Data extracted from a collection:
────────────────────

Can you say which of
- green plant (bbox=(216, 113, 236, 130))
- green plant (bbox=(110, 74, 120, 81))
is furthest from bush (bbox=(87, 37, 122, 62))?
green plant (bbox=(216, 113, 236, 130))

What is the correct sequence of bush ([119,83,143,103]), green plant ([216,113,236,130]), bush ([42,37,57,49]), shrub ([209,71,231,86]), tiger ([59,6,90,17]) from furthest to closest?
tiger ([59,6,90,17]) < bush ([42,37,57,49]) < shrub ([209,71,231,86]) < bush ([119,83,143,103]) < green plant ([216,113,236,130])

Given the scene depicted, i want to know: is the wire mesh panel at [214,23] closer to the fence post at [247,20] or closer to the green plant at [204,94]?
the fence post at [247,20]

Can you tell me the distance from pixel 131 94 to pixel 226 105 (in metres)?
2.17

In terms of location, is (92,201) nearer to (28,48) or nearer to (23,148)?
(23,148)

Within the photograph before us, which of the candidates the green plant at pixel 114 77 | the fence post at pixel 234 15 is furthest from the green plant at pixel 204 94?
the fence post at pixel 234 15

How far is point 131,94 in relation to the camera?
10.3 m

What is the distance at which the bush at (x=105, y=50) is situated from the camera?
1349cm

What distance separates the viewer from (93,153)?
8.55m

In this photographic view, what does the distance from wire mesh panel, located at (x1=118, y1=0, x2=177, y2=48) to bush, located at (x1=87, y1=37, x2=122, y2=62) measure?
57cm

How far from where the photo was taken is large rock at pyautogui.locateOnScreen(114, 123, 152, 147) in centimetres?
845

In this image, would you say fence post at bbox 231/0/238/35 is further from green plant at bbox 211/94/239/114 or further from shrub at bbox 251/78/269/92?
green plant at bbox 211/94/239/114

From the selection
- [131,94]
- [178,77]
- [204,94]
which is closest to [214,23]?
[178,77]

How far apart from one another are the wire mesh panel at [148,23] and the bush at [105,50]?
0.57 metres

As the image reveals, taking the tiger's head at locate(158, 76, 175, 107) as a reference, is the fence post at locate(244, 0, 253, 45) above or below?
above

────────────────────

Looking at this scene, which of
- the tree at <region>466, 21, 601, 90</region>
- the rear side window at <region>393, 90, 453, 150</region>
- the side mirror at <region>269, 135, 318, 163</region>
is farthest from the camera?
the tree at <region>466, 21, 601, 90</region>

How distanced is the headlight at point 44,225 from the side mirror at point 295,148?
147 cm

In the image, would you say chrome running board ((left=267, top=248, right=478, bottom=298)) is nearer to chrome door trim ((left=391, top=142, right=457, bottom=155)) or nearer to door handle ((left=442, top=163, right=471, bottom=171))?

────────────────────

### Exercise goal:
Present the lines as a Markdown table with the columns No. and Line, numbering each row and leaving out blank lines. Begin at the line that contains "Looking at this scene, which of" and stop after the line that contains "In the image, would", covering only those lines.

### Task response:
| No. | Line |
|---|---|
| 1 | Looking at this scene, which of |
| 2 | - the tree at <region>466, 21, 601, 90</region> |
| 3 | - the rear side window at <region>393, 90, 453, 150</region> |
| 4 | - the side mirror at <region>269, 135, 318, 163</region> |
| 5 | is farthest from the camera? |
| 6 | the tree at <region>466, 21, 601, 90</region> |
| 7 | How distanced is the headlight at point 44,225 from the side mirror at point 295,148? |
| 8 | 147 cm |
| 9 | In the image, would you say chrome running board ((left=267, top=248, right=478, bottom=298)) is nearer to chrome door trim ((left=391, top=142, right=457, bottom=155)) or nearer to door handle ((left=442, top=163, right=471, bottom=171))? |